Par Laurence - Publié le

La tension monte d’un cran entre les États-Unis et l’Union européenne sur le terrain du numérique. L’administration Trump accentue la pression sur Bruxelles pour obtenir un assouplissement des règles européennes qui encadrent les grandes plateformes technologiques américaines, ciblant directement des textes emblématiques comme le Digital Markets Act (DMA) et le Digital Services Act (DSA).

Tech UE USA


Menaces de sanctions contre des entreprises européennes



Mardi, l’Office of the United States Trade Representative a publié un message particulièrement accusatoire à l'encontre de l’Union européenne sur les réseaux sociaux. Washington y dénonce une politique jugée discriminatoire et harcelante à l’encontre des entreprises américaines, et menace explicitement des mesures de rétorsion si l’UE persiste dans cette voie.

Dans son communiqué, l’administration américaine évoque la possibilité d’imposer des frais ou des restrictions sur les services étrangers opérant aux États-Unis. Plusieurs entreprises européennes sont nommément citées, dont Accenture, DHL, Mistral AI, SAP, Spotify ou encore Siemens.
• • • •
**À faire**
[1] Extrayez de l'article sur les tensions numériques entre les États-Unis et l'UE le passage qui commence à « Par Laurence - Publié » et se termine à « Services Act (DSA). ».
[2] Dressez la liste des entreprises européennes citées nommément dans l'article sur les tensions numériques entre les États-Unis et l'UE.
[3] Rédigez la suite de l'article sur les tensions numériques entre les États-Unis et l'UE, à partir de sa dernière phrase.
Les enregistrements proviennent d'une autre source que l'article.

**Enregistrements présentés**
• • • •
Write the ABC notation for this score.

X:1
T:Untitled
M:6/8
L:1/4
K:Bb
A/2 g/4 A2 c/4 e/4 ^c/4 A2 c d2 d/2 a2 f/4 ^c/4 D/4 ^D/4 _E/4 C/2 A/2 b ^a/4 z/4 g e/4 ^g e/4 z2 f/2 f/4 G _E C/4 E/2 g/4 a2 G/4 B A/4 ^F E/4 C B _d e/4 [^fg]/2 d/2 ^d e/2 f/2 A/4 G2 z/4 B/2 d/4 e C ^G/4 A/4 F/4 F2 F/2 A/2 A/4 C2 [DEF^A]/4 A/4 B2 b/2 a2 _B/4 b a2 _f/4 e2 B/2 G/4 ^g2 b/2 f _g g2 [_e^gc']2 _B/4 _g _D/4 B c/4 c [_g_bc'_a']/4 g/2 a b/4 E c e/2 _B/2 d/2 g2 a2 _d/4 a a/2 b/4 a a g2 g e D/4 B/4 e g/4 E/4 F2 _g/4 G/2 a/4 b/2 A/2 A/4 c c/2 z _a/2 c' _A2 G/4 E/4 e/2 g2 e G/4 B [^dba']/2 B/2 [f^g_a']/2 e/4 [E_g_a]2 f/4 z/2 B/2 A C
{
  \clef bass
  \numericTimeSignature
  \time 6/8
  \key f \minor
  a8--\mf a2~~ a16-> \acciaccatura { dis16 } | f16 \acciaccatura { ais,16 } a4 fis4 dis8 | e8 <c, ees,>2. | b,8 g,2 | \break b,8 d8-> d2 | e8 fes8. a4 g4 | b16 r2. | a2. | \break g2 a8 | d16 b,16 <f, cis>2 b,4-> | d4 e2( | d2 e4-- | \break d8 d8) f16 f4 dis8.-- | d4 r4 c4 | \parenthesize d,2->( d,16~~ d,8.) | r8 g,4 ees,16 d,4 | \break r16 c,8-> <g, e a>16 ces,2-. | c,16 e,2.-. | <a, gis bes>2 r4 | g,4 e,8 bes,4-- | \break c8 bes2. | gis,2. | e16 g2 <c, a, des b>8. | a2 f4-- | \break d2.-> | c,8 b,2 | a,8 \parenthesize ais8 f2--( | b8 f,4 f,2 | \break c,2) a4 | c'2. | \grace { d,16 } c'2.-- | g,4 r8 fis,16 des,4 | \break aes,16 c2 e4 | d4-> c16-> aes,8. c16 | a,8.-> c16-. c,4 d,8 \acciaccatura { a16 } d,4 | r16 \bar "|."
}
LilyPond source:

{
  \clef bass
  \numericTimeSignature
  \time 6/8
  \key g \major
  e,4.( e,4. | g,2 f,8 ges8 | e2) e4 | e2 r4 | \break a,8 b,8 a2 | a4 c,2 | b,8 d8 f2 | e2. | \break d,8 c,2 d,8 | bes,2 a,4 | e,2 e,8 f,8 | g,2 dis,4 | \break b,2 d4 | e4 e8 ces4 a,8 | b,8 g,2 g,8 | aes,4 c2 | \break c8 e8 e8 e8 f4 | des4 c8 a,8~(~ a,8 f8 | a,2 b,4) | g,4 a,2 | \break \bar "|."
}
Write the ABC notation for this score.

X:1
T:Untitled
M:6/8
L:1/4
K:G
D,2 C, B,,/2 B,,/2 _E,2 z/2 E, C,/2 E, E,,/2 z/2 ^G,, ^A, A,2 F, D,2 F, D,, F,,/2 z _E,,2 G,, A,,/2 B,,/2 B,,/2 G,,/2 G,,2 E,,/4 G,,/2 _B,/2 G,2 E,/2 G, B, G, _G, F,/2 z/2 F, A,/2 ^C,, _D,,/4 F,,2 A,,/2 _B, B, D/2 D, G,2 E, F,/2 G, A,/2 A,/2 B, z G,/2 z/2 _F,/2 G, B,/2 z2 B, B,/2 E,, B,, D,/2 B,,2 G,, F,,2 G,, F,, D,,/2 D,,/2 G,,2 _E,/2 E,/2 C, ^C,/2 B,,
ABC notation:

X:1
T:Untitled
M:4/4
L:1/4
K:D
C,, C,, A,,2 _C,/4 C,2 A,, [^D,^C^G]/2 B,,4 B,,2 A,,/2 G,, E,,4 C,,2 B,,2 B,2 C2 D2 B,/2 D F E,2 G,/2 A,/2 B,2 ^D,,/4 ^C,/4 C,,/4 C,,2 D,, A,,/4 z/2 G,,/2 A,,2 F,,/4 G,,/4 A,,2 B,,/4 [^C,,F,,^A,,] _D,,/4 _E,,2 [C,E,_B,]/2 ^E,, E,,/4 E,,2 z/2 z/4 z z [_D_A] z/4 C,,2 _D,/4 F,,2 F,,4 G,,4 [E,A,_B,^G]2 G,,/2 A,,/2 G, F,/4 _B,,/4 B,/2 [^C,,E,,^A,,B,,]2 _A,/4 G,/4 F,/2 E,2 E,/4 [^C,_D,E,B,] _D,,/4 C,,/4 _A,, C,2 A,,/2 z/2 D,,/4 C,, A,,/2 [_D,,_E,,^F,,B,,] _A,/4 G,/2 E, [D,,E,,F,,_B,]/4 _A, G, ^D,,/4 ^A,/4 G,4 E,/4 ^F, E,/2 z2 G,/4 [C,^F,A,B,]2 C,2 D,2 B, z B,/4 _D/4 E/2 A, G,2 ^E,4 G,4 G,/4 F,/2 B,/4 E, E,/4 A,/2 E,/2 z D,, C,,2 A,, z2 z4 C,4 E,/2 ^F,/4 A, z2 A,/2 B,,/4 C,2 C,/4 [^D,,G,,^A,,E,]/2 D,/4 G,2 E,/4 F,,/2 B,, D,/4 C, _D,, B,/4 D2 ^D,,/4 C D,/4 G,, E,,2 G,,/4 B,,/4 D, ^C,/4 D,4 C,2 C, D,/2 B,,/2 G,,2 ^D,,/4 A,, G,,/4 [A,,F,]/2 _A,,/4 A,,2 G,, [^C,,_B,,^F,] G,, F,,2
• • • •
**Réponses par tâche**
[1]
Par Laurence - Publié le

La tension monte d’un cran entre les États-Unis et l’Union européenne sur le terrain du numérique. L’administration Trump accentue la pression sur Bruxelles pour obtenir un assouplissement des règles européennes qui encadrent les grandes plateformes technologiques américaines, ciblant directement des textes emblématiques comme le Digital Markets Act (DMA) et le Digital Services Act (DSA).

[2] Accenture, DHL, Mistral AI, SAP, Spotify, Siemens

[3]
Pour elle, l’Union européenne et certains États membres multiplieraient les poursuites judiciaires, taxes, amendes et directives visant spécifiquement les fournisseurs de services américains, malgré leur rôle économique majeur en Europe. Les autorités américaines rappellent que ces entreprises soutiennent des millions d’emplois et représentent plus de 100 milliards de dollars d’investissements directs sur le continent.

Faute de dialogue significatif avec Bruxelles, les États-Unis affirment désormais être prêts à utiliser tous les outils à leur disposition pour répondre à ce qu’ils considèrent comme des mesures déraisonnables.

Le DMA et le DSA au cœur du conflit



Dans le viseur de Washington figurent principalement le Digital Markets Act et le Digital Services Act, entrés en application ces dernières années. Ces règlements imposent de profondes modifications aux pratiques des grandes plateformes numériques, en particulier Apple, Google, Meta, Amazon ou encore Microsoft.

Les sanctions récentes illustrent la fermeté de Bruxelles : Apple a écopé d’une amende de 500 millions d’euros, Meta de 200 millions d’euros, X de 120 millions d’euros pour des violations du DSA, et Google de 2,95 milliards d’euros pour des pratiques anticoncurrentielles dans la publicité en ligne.

Vers une guerre froide du numérique entre les États-Unis et l’Europe ?


Autant de décisions qui alimentent la colère de la Maison-Blanche, Donald Trump dénonçant régulièrement une Union européenne très injuste (le fameux unfair qui revient tout le temps) envers les champions américains. En septembre, le président américain avait même évoqué des droits de douane plus élevés contre l’UE, menaçant l’équilibre commercial établi à l’été 2025.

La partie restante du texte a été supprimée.